The woman walked calmly across the office to seat herself in the chair opposite the lawyer. Her chin, the tip of her nose, and the full-bodied crimson lips indicated youth, but there was nothing else about her to give a clue to her age or appearance. She sat motionless in the chair, her hands concealed in black gloves. She did not cross her knees, but sat with her feet flat on the floor. Those feet were encased in galoshes which were evidently a size too large.

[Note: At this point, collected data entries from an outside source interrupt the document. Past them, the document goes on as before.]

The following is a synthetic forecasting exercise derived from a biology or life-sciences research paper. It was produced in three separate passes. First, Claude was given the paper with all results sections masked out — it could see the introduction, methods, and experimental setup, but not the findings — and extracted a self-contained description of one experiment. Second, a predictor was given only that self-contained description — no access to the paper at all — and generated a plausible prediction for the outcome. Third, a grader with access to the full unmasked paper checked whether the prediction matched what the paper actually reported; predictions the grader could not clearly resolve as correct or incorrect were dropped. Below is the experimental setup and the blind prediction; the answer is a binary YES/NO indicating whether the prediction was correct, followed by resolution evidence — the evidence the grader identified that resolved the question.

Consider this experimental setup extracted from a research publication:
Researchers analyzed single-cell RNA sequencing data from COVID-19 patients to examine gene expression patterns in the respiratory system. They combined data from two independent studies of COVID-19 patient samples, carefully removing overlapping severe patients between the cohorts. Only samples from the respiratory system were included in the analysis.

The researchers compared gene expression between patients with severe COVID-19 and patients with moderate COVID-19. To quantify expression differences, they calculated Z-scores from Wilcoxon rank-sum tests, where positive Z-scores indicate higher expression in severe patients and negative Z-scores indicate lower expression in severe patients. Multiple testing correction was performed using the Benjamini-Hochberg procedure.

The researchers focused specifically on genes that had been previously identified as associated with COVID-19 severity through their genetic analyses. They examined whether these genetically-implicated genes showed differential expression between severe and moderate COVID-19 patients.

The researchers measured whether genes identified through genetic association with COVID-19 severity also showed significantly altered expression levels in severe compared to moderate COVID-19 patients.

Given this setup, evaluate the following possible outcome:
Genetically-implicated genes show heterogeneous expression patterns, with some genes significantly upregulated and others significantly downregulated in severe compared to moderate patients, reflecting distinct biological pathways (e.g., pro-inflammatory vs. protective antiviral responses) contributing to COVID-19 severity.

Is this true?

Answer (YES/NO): NO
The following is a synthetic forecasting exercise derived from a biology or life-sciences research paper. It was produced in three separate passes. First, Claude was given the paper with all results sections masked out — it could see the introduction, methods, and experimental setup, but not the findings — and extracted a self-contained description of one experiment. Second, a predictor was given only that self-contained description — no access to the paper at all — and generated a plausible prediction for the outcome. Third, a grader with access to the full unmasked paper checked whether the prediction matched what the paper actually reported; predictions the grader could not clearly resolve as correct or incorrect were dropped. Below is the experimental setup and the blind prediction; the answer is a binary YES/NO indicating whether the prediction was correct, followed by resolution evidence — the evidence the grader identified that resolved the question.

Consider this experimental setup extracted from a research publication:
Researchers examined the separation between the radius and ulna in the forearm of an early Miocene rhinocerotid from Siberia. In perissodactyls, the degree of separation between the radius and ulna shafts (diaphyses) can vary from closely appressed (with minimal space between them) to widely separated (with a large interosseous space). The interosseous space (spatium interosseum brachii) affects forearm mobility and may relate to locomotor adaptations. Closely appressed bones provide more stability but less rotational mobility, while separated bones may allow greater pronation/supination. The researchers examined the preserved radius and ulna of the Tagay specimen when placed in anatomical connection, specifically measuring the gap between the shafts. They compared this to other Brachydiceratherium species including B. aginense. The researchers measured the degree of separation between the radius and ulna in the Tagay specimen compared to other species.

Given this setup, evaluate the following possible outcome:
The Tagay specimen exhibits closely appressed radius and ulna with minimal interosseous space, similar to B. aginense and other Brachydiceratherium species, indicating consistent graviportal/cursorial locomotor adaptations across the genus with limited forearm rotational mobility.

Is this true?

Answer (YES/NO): NO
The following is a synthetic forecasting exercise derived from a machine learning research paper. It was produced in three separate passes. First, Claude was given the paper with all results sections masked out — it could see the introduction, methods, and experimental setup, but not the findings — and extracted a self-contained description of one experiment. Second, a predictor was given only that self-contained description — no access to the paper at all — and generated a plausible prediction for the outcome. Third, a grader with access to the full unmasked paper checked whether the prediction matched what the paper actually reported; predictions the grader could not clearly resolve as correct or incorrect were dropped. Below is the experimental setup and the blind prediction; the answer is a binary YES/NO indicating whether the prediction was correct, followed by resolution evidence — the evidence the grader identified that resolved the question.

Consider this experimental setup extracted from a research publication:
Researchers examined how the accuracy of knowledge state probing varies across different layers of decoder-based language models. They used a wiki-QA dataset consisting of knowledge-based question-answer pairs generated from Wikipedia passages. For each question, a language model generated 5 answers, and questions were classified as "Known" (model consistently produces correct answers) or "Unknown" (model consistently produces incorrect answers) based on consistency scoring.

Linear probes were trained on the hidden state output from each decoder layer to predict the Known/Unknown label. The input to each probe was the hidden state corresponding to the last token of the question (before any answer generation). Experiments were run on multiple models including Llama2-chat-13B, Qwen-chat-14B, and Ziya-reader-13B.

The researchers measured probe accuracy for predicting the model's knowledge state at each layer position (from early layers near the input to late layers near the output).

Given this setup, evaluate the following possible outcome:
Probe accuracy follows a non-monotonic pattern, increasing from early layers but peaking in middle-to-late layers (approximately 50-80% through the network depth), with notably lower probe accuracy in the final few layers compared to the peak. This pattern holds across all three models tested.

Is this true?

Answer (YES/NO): NO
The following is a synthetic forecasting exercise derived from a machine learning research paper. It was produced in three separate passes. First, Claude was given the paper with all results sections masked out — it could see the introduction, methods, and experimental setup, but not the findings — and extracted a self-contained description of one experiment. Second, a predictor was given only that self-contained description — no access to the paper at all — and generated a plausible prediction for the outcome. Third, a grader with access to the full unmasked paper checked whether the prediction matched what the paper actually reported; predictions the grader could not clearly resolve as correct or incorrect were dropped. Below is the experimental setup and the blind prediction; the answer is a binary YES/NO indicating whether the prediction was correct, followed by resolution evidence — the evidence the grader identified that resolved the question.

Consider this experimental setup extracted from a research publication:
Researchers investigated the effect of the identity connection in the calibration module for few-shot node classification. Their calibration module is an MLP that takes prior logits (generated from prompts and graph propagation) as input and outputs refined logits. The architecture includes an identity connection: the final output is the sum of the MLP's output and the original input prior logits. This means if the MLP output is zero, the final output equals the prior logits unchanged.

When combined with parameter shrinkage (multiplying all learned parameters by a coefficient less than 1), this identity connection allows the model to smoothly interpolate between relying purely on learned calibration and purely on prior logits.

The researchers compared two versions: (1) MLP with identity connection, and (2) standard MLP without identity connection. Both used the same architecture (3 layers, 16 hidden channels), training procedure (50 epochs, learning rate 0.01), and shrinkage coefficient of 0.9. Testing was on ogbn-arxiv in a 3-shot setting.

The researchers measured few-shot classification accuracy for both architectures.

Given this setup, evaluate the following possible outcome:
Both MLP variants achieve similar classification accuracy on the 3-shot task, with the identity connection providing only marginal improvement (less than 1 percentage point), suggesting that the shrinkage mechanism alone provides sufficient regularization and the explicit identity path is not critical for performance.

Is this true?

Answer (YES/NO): NO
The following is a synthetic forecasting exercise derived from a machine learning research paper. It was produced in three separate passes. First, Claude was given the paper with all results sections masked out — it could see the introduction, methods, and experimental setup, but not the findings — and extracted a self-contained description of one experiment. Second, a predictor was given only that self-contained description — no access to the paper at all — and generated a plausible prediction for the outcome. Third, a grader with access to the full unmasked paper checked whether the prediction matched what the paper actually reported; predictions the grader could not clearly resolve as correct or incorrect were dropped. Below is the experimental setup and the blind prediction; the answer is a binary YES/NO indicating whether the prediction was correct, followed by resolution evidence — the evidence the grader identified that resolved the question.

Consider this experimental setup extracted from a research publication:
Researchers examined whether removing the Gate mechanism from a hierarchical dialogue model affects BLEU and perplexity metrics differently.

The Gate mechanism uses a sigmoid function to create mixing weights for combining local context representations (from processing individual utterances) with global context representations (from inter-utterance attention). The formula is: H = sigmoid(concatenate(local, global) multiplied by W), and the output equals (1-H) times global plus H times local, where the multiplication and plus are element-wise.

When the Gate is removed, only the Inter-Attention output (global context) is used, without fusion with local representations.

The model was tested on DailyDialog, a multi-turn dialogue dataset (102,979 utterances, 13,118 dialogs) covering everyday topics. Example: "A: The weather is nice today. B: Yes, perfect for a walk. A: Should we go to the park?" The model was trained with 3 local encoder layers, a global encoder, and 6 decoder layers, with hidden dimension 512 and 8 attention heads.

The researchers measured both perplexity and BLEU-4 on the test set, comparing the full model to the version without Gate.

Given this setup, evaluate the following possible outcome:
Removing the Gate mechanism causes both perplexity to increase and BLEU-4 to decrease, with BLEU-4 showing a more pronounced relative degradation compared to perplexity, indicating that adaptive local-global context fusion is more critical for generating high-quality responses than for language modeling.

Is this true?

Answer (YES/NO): YES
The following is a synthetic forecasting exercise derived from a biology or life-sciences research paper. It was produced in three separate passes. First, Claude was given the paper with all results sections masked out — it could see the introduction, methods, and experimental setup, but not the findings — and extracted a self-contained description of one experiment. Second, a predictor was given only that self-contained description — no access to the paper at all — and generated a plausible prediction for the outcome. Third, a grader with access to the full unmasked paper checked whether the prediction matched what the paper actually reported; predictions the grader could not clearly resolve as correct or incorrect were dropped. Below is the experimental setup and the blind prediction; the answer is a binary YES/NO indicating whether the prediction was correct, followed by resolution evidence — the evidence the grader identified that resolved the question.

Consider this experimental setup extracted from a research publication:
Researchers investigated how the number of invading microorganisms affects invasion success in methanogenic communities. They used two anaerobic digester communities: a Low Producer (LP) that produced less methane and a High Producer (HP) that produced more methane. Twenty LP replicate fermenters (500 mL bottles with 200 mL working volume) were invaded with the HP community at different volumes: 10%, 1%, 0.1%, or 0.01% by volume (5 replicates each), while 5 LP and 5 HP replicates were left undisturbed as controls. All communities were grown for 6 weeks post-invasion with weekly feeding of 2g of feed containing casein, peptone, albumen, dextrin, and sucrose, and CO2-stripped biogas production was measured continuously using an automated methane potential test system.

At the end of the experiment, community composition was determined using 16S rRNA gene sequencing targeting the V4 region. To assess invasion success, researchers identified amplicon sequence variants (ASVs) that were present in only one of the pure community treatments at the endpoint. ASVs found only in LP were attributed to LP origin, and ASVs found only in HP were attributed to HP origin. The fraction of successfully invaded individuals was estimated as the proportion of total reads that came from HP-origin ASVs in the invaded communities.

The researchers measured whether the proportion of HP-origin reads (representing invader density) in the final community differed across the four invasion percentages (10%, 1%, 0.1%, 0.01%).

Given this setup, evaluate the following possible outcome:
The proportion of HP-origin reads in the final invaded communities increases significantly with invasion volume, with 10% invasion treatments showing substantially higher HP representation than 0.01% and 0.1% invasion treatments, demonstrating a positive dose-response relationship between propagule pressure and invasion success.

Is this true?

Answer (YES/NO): NO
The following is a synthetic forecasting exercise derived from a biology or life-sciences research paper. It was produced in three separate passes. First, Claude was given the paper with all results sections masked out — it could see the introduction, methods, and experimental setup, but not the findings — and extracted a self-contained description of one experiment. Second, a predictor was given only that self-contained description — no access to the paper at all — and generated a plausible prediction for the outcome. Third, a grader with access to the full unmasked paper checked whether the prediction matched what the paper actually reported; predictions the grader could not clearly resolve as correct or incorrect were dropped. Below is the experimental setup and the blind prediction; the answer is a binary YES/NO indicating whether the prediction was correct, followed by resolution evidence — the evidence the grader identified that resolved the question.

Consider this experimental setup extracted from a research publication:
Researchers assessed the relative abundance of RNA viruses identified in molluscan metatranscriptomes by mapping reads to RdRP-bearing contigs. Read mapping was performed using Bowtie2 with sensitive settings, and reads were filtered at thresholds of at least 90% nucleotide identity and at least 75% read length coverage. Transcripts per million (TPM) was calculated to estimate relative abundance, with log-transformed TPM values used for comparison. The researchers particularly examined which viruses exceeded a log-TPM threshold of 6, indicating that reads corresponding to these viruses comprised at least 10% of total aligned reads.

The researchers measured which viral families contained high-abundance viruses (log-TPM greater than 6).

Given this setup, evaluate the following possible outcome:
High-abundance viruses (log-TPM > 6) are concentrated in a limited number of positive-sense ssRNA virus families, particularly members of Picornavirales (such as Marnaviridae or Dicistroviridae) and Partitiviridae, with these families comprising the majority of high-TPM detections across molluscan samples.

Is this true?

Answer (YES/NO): NO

“Good evening,” Mason said.
She might not have heard him. Her eyes—dark, glittering, and restless—stared through the eyeholes in the mask.
Mason quite evidently began to enjoy the bizarre situation. Outside the dark windows of the office, wind-driven rain pelted against the glass, lending a semblance of fitting background to the situation.
Peltham was the one person in the office who seemed to see nothing unusual in the conference. He once more took from his pocket a pin-seal wallet. From it he took a bank note. “This, Mr. Mason,” he said, “is a ten-thousand-dollar bill. Perhaps you would care to examine it to see that it is genuine.”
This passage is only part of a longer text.